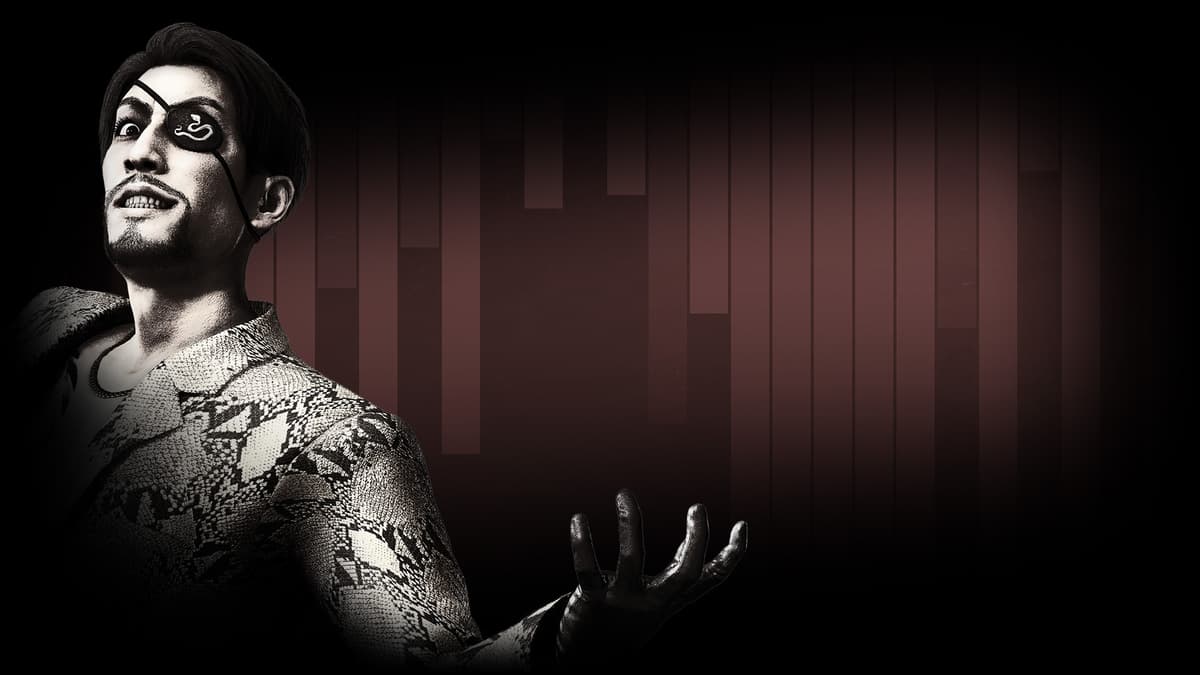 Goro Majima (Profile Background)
• • • • • • •
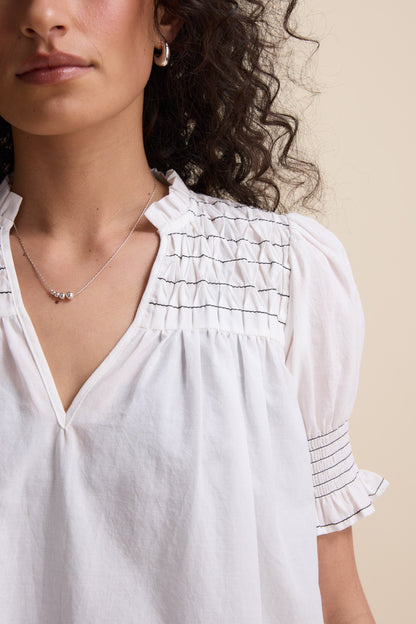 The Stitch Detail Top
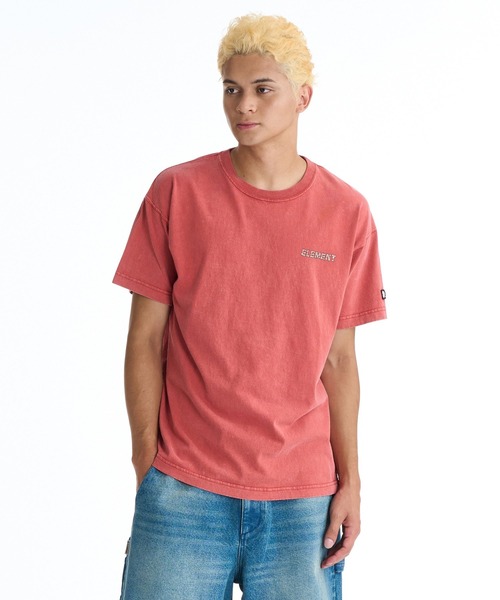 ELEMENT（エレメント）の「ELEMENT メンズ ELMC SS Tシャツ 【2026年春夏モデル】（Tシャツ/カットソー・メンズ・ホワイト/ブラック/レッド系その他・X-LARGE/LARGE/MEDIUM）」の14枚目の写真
• • • • • • •
- **INSTRUCTIONS TO FOLLOW**
The answer is those lines of the material above that run from the one containing "The Stitch Detail Top" up to and including the one containing "ELEMENT（エレメント）の「ELEMENT メンズ ELMC", restated exactly and without images.

- **RESPONSE TO THIS EXERCISE**
 The Stitch Detail Top
 ELEMENT（エレメント）の「ELEMENT メンズ ELMC SS Tシャツ 【2026年春夏モデル】（Tシャツ/カットソー・メンズ・ホワイト/ブラック/レッド系その他・X-LARGE/LARGE/MEDIUM）」の14枚目の写真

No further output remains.